The citizen initiative depends on a few habits and institutions.
Free speech and free association, for instance. It does no good trying to gather signatures to put an issue to a public vote if one is badgered and beat down every time one tries.
Fair play is another. If the government doesn’t allow time to petition, or takes any excuse to invalidate a petition, then the democratic part of the citizen initiative goes out the window.
In recent years we’ve seen a growing sense of hardball against the initiative process. Harassment has become all too common. Many states have begun to “crack down” on gathered petitions, finding the niggliest neutrinos of law to invalidate petitions for initiatives they don’t like.

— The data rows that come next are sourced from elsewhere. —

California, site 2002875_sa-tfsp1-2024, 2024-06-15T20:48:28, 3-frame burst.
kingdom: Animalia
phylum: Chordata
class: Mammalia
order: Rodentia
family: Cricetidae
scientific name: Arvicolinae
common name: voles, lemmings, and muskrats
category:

And now, in Utah, politicians combine post-signature unfairness with the harassing of signatories. State law already allows citizens to withdraw their signatures from a petition. But new legislation would exempt those seeking to remove signatures from the rules petitioners have to follow. The bill would also allow the political parties to call up signatories for a month after the petition is filed and harangue them with reasons why the iniative is a bad.
You guessed it, Utah has initiatives in the offing that politicians would like to off. One is an ethics measure that legislators especially despise. So they seek to twist the rules to scuttle the chance for an open, public vote.
Despicable, but all too common.
This is Common Sense. I’m Paul Jacob.